Does that need explaining though? I would have thought it was obvious that you can't just add 16GB of L1 cache.
 L1 cache is super fast, much faster than your standard ram. If you could get really large fast ram for really cheap then you wouldn't need any cache at all.

[ElPolloDiabl]

The article is a a bit over simplified, I like the new rule "add a cache level every 10 years" lol

[psxphill]

The article is a a bit over simplified, I like the new rule "add a cache level every 10 years" lol

I suspect that won't hold up as well as moore's law.
 
 Although improvements in memory latency are long overdue.

[biggun]

I agree they would be done in parallel, but the latency is likely to be higher due to the extra complexity. Cost is the major reason for not doing fully associate cache, it doesn't offer that much advantage for the complexity it adds.
 
 

Does that need explaining though? I would have thought it was obvious that you can't just add 16GB of L1 cache.
 L1 cache is super fast, much faster than your standard ram. If you could get really large fast ram for really cheap then you wouldn't need any cache at all.

This is not the point.



The point is :
* If you have 32 KB 1st level Cache
* Why do they add another 128 KB 2nd level cache - instead growing the 1st level Cache simply to 128KB ?

What they say about the 2nd level cache being "cheaper" is bull%&$#?@!%&$#?@!%&$#?@!%&$#?@!.

The true reason is latency. The latency of a cache is propotional to its size.

A small 1st cache today with a size of 16-32KB has a latency of 2-4 clocks

A 2nd level cache with 256KB might have a latency of 20 clocks

They today use a pyramide system to have both:
1) a total big cache,
2) and at least for a small part a very low latency.

[TeamBlackFox]

PA-RISC proved that large L1 cache doesn't have to be slow, but it did have heat and power consumption issues, especially the last few models in 2006-`08. From what I know, the PA-RISC architecture had basically two L1 caches, vs L1 and L2. However, compared to Alpha, PA-RISC was a terrible performer in general calculations, but it did kick x86's arse well into the NetBurst era. It would have been interesting to see what the computing industry would be today if Itanium had never been developed.

[psxphill]

The true reason is latency. The latency of a cache is propotional to its size.

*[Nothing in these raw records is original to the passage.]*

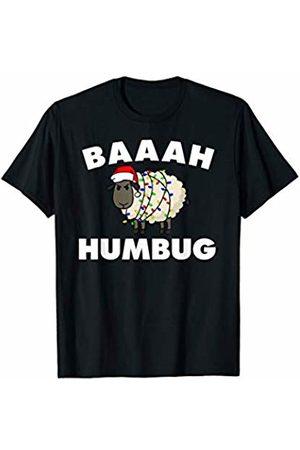 Miftees Baaah Humbug Anti-Christmas Sheep funny grumpy sheep T-Shirt
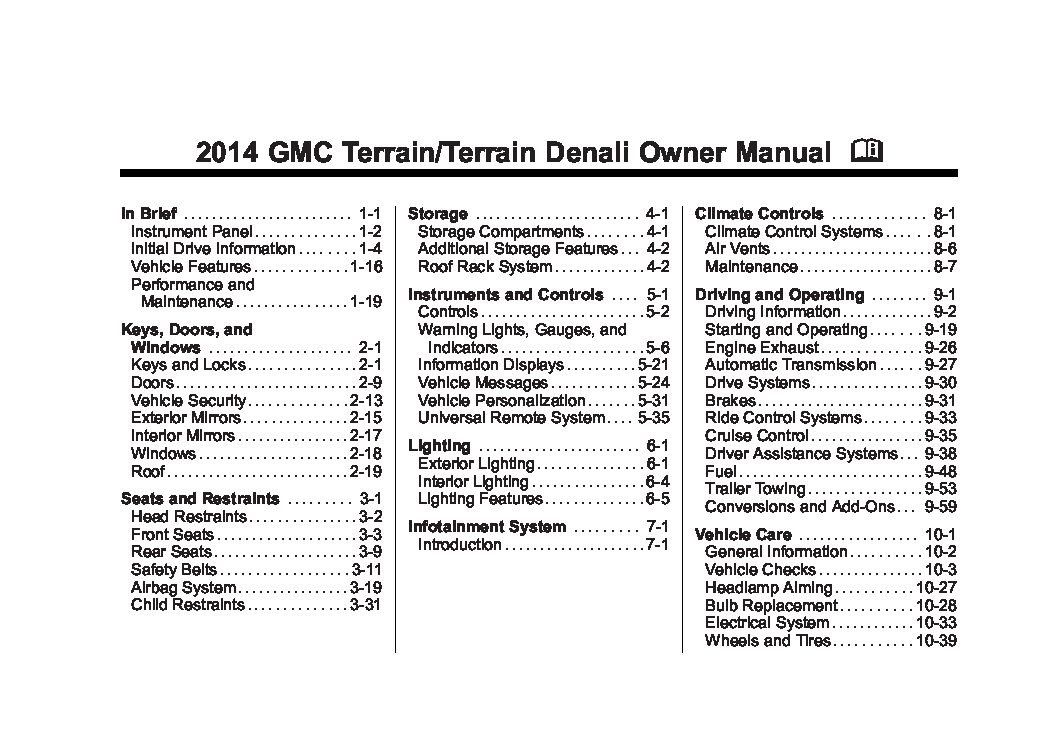 gmc terrain owners manual  give   damn manual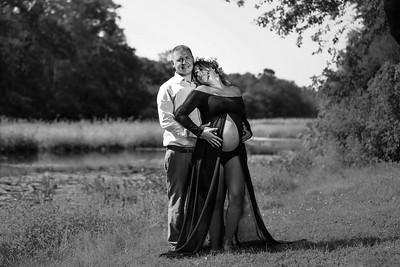 Copes-Maternity-NL-6243-2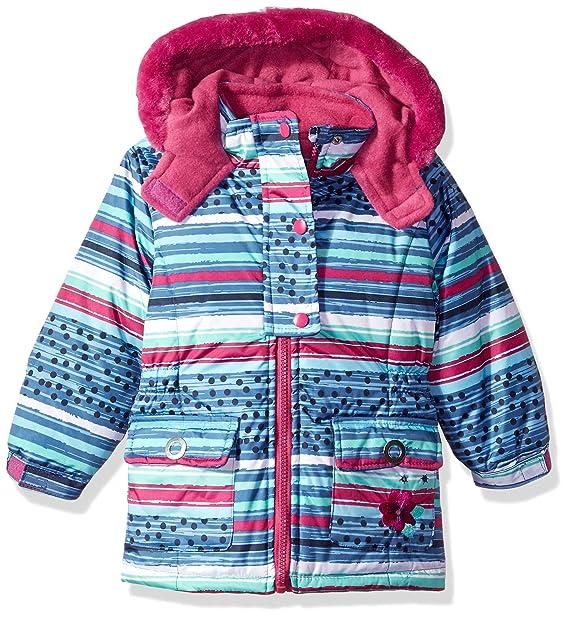 Amazon.com: Wippette - Chaqueta de esquí para niña: Clothing
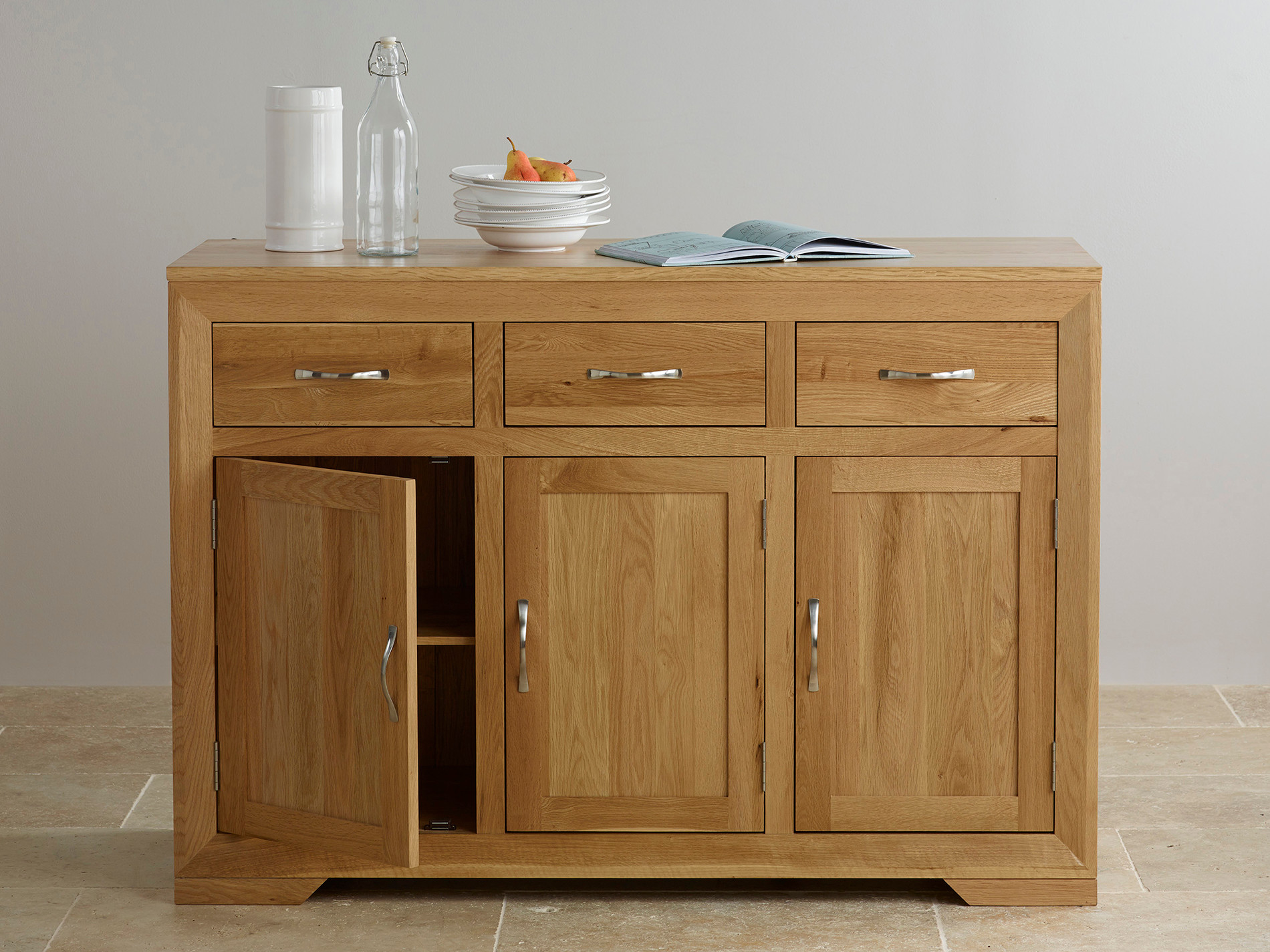 Bevel natural solid oak large sideboard oak furniture land for Oak furniture land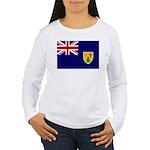 Turks and Caicos Flag Women's Long Sleeve T-Shirt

Latency is an issue, however I believe that if they threw a large amount of money at it then they could work round that and increase the L1 cache by a modest amount. They just can't justify the cost (size and heat are effectively costs).

[biggun]

Latency is an issue, however I believe that if they threw a large amount of money at it then they could work round that and increase the L1 cache by a modest amount. They just can't justify the cost (size and heat are effectively costs).

Just inreasing the size of the L1 is technical a lot easier
than building a complex combination of L1 and L2 which need to communicate to function.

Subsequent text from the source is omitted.